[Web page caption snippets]
BEGIN

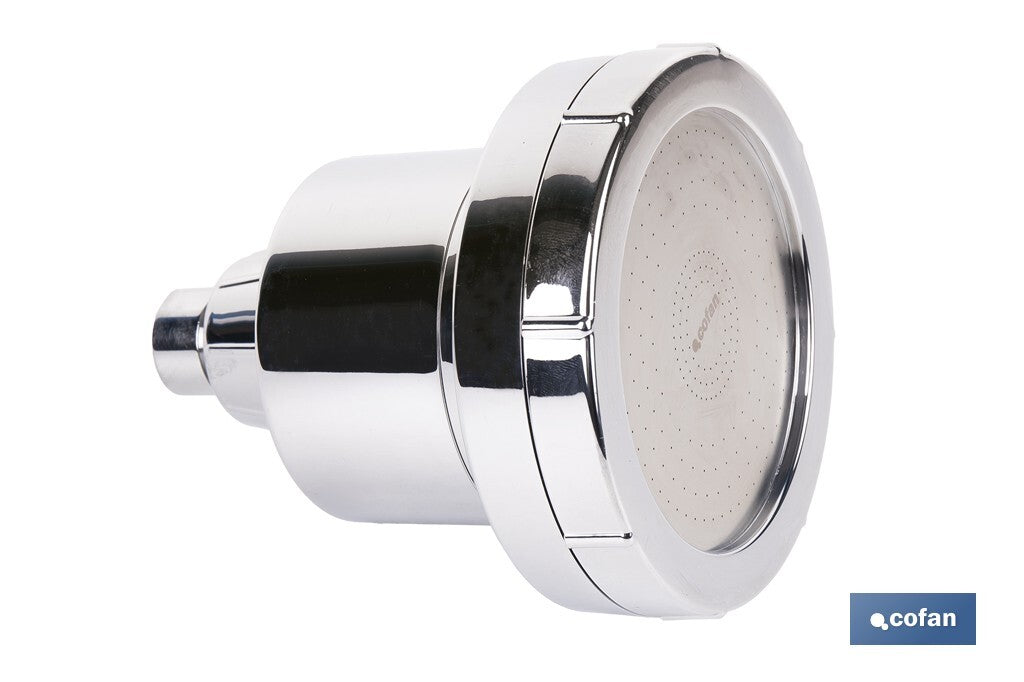 ROCIADOR DE DUCHA CON 15 FILTROS COLOR INOX. 11,5 X 13,5 CM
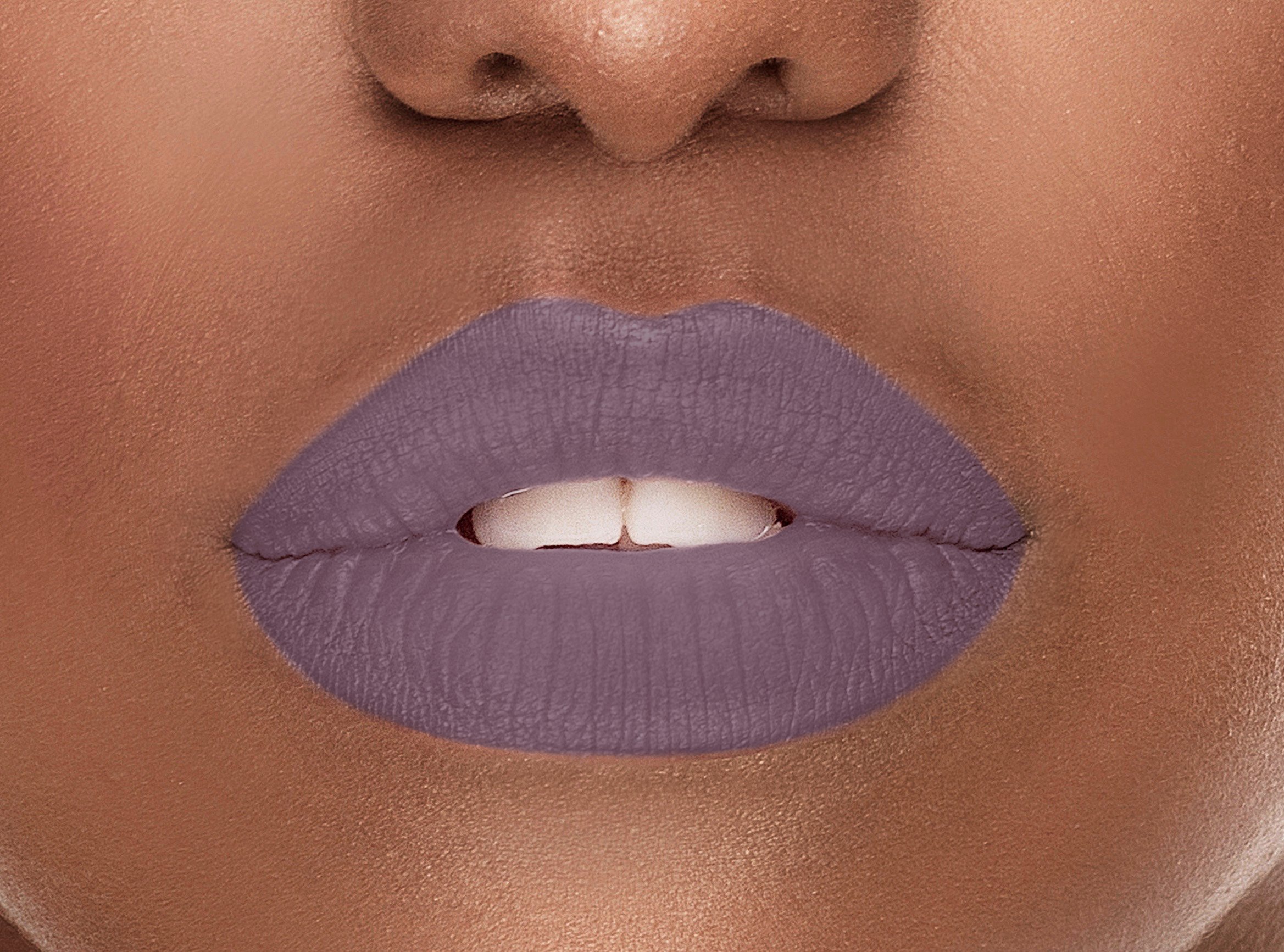 Rebel Silk-Matte Lipstick in Grey Mauve shade, showcasing its elegant packaging and rich color.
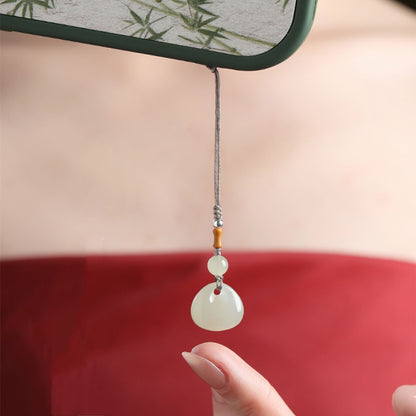 Natural Hetian Jade Gourd & Ruyi Lock Keychain | Lucky Bag Pendant | Multi-functional Phone Strap 🍀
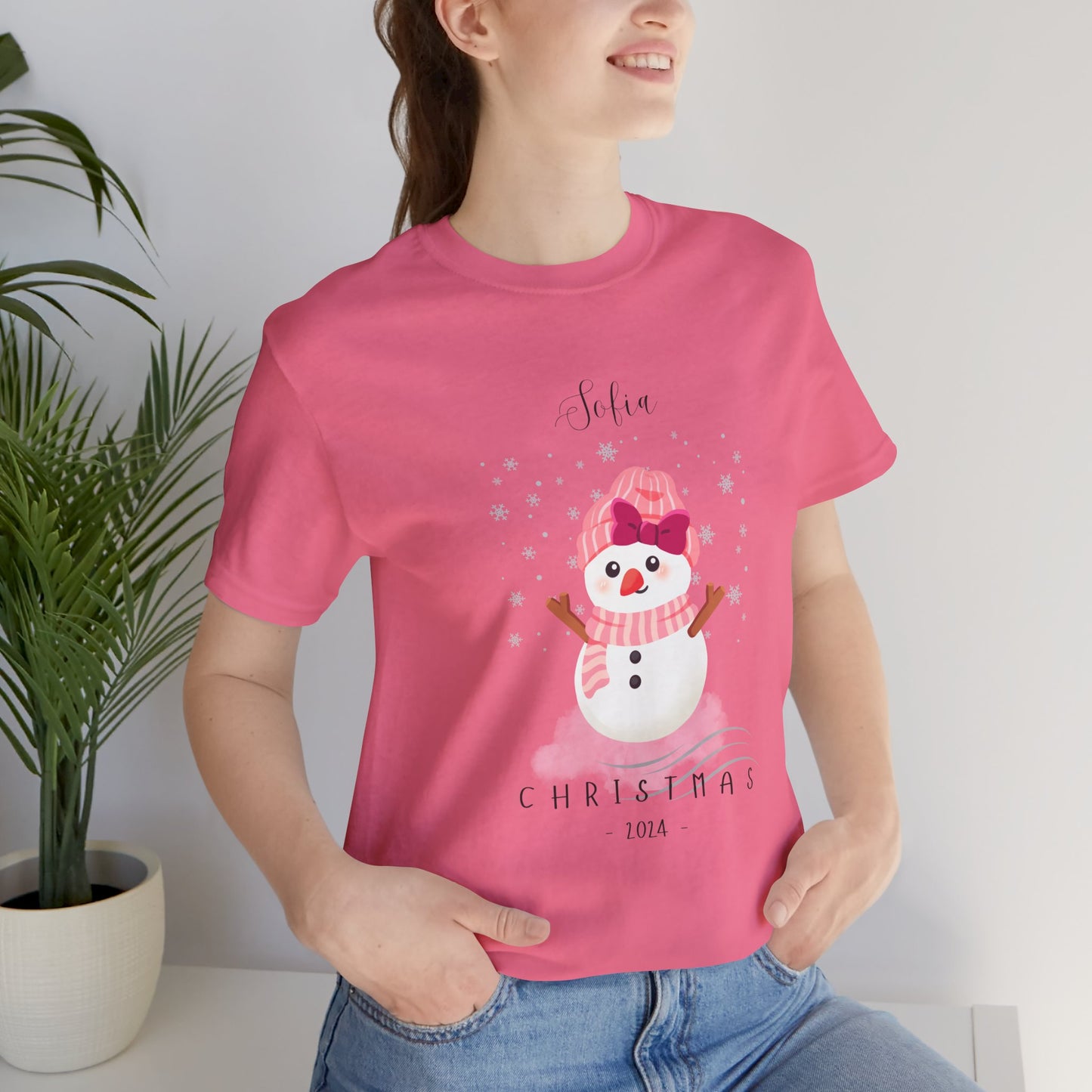 Custom Name Pink Snowwoman Christmas 2024 Design, Personalized Name for Christmas Family Shirt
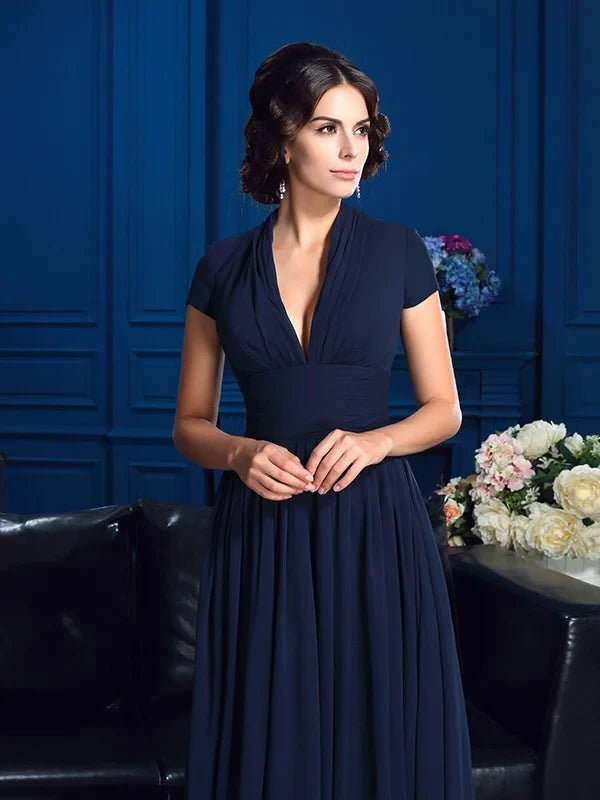 Graceful Chiffon A-Line V-Neck Cap Sleeves Zipper Back Floor-Length Mother of the Bride Dresses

END

* _EXERCISE INSTRUCTIONS_
What I need is every record written out exactly, minus the pictures.

* _ANSWER_
 ROCIADOR DE DUCHA CON 15 FILTROS COLOR INOX. 11,5 X 13,5 CM
 Rebel Silk-Matte Lipstick in Grey Mauve shade, showcasing its elegant packaging and rich color.
 Natural Hetian Jade Gourd & Ruyi Lock Keychain | Lucky Bag Pendant | Multi-functional Phone Strap 🍀
 Custom Name Pink Snowwoman Christmas 2024 Design, Personalized Name for Christmas Family Shirt
 Graceful Chiffon A-Line V-Neck Cap Sleeves Zipper Back Floor-Length Mother of the Bride Dresses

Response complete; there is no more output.